Go to the release page on Github and download the loter-*.whl file corresponding to your Python version, then install Loter by running:

pip install loter-*.whl

Note: replace loter-*.whl by the full name of the file you downloaded.

From sources

To get Loter sources:

git clone https://github.com/bcm-uga/Loter.git

To install the loter Python package:

# go to package source dir
cd Loter/python-package/
# install
pip install -e .
# or
python setup.py install

The following Python packages will be installed during the process as dependencies: numpy, pandas, scikit-learn, scipy. If not, you may have to install them before installing loter, for instance with the command pip install numpy pandas scikit-learn scipy.

To install loter locally and avoid messing with your system, you can do:

python setup.py install --user

or you can use a Python virtual environment (recommended) or a specific Python distribution like Anaconda.

If you do not have OpenMP on your system (especially for MacOS users), you can do:

python setup.py install --no_openmp
# or
python setup.py install --user --no_openmp

R package

A version of Loter will be soon available for R.

:warning: The development of the version for R is currently paused.


Using Loter Python package

Here are some details about how to run Loter for local ancestry inference (LAI) [1] and haplotype phasing [2].

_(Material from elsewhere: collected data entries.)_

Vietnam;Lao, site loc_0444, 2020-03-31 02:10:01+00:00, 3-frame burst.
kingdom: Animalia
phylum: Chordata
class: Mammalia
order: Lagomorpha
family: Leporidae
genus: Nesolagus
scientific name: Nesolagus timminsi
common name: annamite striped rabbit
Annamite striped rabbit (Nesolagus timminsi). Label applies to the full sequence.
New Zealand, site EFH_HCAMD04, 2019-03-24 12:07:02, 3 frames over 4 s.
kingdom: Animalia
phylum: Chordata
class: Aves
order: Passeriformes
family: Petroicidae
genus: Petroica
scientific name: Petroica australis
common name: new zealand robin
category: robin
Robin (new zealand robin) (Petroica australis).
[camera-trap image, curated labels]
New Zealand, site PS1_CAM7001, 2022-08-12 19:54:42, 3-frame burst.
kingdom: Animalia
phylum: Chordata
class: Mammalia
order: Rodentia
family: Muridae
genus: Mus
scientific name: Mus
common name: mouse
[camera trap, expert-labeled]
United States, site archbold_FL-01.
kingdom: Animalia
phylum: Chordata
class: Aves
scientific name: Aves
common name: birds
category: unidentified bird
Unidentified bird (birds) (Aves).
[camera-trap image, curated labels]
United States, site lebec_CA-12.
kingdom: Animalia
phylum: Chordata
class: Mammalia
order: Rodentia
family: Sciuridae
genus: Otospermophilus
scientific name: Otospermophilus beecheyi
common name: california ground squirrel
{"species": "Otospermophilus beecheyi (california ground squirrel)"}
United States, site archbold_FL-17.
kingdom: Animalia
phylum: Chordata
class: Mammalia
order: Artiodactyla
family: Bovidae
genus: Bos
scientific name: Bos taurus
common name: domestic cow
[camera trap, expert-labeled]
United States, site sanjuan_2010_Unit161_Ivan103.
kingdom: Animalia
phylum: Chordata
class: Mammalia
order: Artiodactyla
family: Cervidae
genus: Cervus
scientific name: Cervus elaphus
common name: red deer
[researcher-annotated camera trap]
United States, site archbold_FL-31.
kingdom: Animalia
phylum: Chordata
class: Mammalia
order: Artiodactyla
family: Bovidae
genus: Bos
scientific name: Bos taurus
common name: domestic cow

Local Ancestry Inference (LAI)

Local ancestry inference with Loter (see [1] for details) in Python is explained in the following Jupyter notebook tutorial: Local Ancestry Example and corresponding markdown transcription.

To access it, you can do:

# install jupyter (if not available)
pip install jupyter
# go to package source dir
cd Loter/python-package/
# run jupyter
jupyter notebook

Note: The tutorial requires the following additional Python packages: matplotlib and scikit-allel (you can run pip install matplotlib scikit-allel to get them).

In addition, here is a small example of local ancestry inference with Loter:

import os
import numpy as np

# admixed haplotypes
H_adm = np.load(os.path.expanduser("FILE1")) # replace FILE1 by your data file name
# ref 1 haplotypes
H_ref1 = np.load(os.path.expanduser("FILE2")) # replace FILE2 by your data file name
# ref 2 haplotypes
H_ref2 = np.load(os.path.expanduser("FILE3")) # replace FILE3 by your data file name

# Loter local ancestry inference module
import loter.locanc.local_ancestry as lc

## Loter with bagging and phase correction module
res_loter = lc.loter_smooth(l_H=[H_ref1, H_ref2], h_adm=H_adm, num_threads=8) ## set the number of threads
## Loter with bagging only
res_loter = lc.loter_local_ancestry(l_H=[H_ref1, H_ref2], h_adm=H_adm, num_threads=8) ## set the number of threads

Note: More details are given in the notebook, especially how to load data from VCF files if your data are not available as Numpy arrays.

Simulations of admixed individuals: informations about data simulation are available here.

Comand line tool

With the Python package installation comes a command line interface loter_cli for local ancestry inference that allows you to directly call Loter from the command line without writing your own Python script.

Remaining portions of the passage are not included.